An electron with an energy of 4.8 · 10-15 J flies into a uniform magnetic field with an induction of 0.01

An electron with an energy of 4.8 · 10-15 J flies into a uniform magnetic field with an induction of 0.01 T perpendicular to the induction lines.
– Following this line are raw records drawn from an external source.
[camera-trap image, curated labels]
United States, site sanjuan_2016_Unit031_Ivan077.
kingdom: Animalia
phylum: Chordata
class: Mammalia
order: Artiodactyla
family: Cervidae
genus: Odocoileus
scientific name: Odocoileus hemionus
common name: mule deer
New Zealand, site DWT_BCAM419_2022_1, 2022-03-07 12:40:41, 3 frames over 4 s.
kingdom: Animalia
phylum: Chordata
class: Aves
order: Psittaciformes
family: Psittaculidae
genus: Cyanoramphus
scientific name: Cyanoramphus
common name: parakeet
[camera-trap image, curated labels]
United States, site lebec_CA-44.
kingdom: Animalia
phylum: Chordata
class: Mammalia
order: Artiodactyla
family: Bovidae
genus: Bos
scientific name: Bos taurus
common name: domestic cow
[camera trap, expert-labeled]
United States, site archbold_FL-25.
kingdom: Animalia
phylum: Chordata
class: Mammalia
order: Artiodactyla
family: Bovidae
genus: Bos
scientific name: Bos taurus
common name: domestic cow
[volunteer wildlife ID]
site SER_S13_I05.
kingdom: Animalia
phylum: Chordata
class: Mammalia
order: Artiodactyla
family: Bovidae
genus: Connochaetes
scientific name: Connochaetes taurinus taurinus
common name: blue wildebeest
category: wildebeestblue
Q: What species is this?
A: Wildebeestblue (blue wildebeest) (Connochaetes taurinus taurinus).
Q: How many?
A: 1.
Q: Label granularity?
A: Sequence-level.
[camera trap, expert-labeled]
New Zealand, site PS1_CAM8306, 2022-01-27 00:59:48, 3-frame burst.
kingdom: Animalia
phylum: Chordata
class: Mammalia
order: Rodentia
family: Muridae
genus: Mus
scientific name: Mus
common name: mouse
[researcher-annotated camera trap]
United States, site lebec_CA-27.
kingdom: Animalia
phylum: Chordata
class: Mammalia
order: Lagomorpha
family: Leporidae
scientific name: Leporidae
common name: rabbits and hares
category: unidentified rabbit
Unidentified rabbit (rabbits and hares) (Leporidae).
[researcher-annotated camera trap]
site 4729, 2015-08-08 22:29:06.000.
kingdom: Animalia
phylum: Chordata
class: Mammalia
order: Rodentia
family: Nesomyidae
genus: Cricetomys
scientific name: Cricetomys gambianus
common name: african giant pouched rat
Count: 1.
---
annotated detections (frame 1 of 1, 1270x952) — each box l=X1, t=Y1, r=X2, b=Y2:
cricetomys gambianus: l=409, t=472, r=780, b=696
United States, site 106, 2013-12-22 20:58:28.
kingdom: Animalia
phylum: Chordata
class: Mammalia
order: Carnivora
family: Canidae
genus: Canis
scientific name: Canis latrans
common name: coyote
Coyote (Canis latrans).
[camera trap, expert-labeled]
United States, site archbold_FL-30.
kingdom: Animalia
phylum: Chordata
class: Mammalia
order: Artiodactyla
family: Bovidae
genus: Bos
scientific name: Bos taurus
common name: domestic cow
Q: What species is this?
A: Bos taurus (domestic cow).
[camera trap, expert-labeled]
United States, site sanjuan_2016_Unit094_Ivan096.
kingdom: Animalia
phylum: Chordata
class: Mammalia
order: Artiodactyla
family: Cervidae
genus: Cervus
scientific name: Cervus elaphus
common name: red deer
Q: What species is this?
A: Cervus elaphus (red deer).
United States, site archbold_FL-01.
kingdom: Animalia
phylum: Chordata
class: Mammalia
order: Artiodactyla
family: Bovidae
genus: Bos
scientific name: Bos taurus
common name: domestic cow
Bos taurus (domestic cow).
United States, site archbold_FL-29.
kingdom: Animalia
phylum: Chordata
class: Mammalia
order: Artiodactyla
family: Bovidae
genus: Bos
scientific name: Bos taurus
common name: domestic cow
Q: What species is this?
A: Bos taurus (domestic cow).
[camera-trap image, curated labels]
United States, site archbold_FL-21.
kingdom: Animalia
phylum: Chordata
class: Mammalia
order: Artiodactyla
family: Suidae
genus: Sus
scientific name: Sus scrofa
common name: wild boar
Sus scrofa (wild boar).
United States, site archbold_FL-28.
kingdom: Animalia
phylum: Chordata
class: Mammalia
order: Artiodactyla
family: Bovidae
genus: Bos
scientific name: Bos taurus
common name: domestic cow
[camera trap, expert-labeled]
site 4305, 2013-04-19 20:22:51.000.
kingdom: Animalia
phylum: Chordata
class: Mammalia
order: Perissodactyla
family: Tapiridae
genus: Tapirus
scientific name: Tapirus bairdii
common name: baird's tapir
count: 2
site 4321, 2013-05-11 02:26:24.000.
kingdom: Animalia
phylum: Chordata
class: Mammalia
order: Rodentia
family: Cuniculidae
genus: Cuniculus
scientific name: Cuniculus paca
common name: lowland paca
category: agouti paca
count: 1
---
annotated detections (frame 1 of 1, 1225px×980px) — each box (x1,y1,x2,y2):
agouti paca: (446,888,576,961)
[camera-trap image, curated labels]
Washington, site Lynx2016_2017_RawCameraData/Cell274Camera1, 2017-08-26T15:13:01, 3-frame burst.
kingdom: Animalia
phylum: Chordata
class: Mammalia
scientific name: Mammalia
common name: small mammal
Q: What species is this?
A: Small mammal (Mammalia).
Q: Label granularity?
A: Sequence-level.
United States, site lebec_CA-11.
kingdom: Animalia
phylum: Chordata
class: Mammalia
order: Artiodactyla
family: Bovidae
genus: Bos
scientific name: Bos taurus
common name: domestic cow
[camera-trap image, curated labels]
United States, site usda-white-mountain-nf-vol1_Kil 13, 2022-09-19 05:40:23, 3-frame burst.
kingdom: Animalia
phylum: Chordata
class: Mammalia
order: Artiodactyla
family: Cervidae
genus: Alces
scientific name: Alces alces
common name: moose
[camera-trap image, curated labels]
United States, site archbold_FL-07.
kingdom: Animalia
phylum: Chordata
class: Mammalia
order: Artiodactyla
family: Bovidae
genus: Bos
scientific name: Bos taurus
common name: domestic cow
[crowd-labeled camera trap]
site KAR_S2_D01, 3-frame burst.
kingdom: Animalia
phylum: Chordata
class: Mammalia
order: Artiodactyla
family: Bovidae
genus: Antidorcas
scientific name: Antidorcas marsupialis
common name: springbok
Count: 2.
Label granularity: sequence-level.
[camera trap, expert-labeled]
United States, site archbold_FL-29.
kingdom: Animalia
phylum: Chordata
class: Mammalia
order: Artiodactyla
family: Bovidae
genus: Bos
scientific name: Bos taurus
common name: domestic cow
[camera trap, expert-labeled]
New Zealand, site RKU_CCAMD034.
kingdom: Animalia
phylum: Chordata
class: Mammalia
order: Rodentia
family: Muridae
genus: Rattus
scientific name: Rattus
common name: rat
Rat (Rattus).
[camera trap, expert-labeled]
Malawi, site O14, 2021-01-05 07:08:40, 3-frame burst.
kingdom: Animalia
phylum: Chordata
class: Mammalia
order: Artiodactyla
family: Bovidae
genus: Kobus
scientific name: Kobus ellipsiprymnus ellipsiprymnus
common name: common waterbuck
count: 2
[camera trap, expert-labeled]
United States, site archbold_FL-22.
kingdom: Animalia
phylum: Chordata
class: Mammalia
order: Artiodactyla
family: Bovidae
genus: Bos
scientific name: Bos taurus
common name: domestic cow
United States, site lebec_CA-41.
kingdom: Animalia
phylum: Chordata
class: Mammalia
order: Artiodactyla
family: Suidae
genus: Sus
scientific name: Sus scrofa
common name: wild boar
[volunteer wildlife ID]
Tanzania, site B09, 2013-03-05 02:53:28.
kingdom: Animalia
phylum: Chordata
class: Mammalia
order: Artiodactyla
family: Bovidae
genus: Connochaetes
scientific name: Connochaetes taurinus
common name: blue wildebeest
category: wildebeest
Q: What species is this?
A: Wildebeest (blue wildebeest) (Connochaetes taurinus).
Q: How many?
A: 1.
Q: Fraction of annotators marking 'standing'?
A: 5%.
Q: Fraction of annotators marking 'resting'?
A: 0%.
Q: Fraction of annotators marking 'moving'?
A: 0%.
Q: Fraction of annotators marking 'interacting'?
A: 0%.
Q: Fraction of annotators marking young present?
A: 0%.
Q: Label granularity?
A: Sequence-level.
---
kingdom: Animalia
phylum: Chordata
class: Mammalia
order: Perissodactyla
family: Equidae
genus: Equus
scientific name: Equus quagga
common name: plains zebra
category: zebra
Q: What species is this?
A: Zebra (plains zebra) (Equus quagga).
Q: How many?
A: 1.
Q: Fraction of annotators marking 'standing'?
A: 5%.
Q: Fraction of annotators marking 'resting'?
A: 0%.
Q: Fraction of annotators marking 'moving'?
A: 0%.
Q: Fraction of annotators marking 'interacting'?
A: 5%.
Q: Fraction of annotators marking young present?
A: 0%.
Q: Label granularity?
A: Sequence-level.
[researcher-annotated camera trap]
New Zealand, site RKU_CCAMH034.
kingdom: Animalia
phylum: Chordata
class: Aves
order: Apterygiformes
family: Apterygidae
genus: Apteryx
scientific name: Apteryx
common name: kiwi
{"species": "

What is the radius of curvature of the trajectory of the electron?

To find the value of the radius of curvature of the trajectory of a given electron, we will use the equality: Fl (Lorentz force) = qe * V * B = me * a = me * V ^ 2 / R, whence we can express: R = me * V ^ 2 / (qe * V * B) = me * V / (qe * B) = me * √ (2Ek / me) / (qe * B).

Data: me – electron mass (me = 9.11 * 10 ^ -31 kg); Ek is the kinetic energy of a given electron (Ek = 4.8 * 10 ^ -15 J); qe – electron charge (qe = -1.6 * 10 ^ -19 C); B – induction (B = 0.01 T).

Let’s calculate: R = me * √ (2Ek / me) / (qe * B) = 9.11 * 10 ^ -31 * √ (2 * 4.8 * 10 ^ -15 / 9.11 * 10 ^ -31 ) / (1.6 * 10 ^ -19 * 0.01) = 0.058 m or 58 mm.

Answer: The radius of curvature of the trajectory of a given electron is 58 mm.